**Dataset records:**
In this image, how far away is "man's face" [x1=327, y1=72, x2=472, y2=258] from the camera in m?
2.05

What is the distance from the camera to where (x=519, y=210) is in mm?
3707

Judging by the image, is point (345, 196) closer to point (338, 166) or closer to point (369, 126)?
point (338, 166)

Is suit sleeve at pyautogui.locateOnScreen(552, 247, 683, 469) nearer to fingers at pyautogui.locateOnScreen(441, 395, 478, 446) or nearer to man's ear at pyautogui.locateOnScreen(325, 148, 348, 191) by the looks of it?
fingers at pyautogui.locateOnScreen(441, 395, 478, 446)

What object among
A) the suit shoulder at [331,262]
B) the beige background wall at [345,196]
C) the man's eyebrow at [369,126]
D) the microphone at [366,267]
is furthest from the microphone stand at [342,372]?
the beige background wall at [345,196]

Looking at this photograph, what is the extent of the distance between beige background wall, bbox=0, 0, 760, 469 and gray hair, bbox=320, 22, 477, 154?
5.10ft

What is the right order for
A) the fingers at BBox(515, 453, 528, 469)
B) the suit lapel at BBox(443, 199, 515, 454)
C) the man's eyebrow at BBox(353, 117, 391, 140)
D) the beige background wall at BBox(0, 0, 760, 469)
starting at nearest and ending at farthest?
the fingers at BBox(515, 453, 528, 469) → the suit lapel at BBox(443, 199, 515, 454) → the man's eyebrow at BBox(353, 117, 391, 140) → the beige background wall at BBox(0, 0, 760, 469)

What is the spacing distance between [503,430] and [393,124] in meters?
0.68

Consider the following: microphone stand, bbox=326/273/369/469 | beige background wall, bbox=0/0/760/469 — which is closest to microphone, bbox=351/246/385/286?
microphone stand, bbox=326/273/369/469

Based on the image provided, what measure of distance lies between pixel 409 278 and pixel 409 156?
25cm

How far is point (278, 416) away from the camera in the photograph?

**Directive:**
Could you transcribe the records in full, exactly?

**Correct answer:**
In this image, how far away is "man's face" [x1=327, y1=72, x2=472, y2=258] from the camera in m?
2.05

What is the distance from the camera to where (x=519, y=210) is in mm?
3707

Judging by the image, is point (345, 196) closer to point (338, 166) or closer to point (369, 126)?
point (338, 166)

Is suit sleeve at pyautogui.locateOnScreen(552, 247, 683, 469) nearer to fingers at pyautogui.locateOnScreen(441, 395, 478, 446) or nearer to man's ear at pyautogui.locateOnScreen(325, 148, 348, 191) by the looks of it?
fingers at pyautogui.locateOnScreen(441, 395, 478, 446)

What object among
A) the suit shoulder at [331,262]
B) the beige background wall at [345,196]
C) the man's eyebrow at [369,126]
D) the microphone at [366,267]
is furthest from the microphone stand at [342,372]?
the beige background wall at [345,196]

Looking at this photograph, what is the extent of the distance between beige background wall, bbox=0, 0, 760, 469 and gray hair, bbox=320, 22, 477, 154?
5.10ft

What is the right order for
A) the fingers at BBox(515, 453, 528, 469)
B) the suit lapel at BBox(443, 199, 515, 454)
C) the man's eyebrow at BBox(353, 117, 391, 140)
D) the beige background wall at BBox(0, 0, 760, 469)
starting at nearest and ending at farthest?
the fingers at BBox(515, 453, 528, 469) → the suit lapel at BBox(443, 199, 515, 454) → the man's eyebrow at BBox(353, 117, 391, 140) → the beige background wall at BBox(0, 0, 760, 469)

What is the spacing distance between [503,430] and [393,124] in meters?
0.68

Consider the following: microphone stand, bbox=326/273/369/469 | beige background wall, bbox=0/0/760/469 — which is closest to microphone, bbox=351/246/385/286?
microphone stand, bbox=326/273/369/469

Based on the image provided, what measure of distance lies between pixel 409 278 and pixel 409 156?
25cm

How far is point (278, 416) away from the camera in the photograph?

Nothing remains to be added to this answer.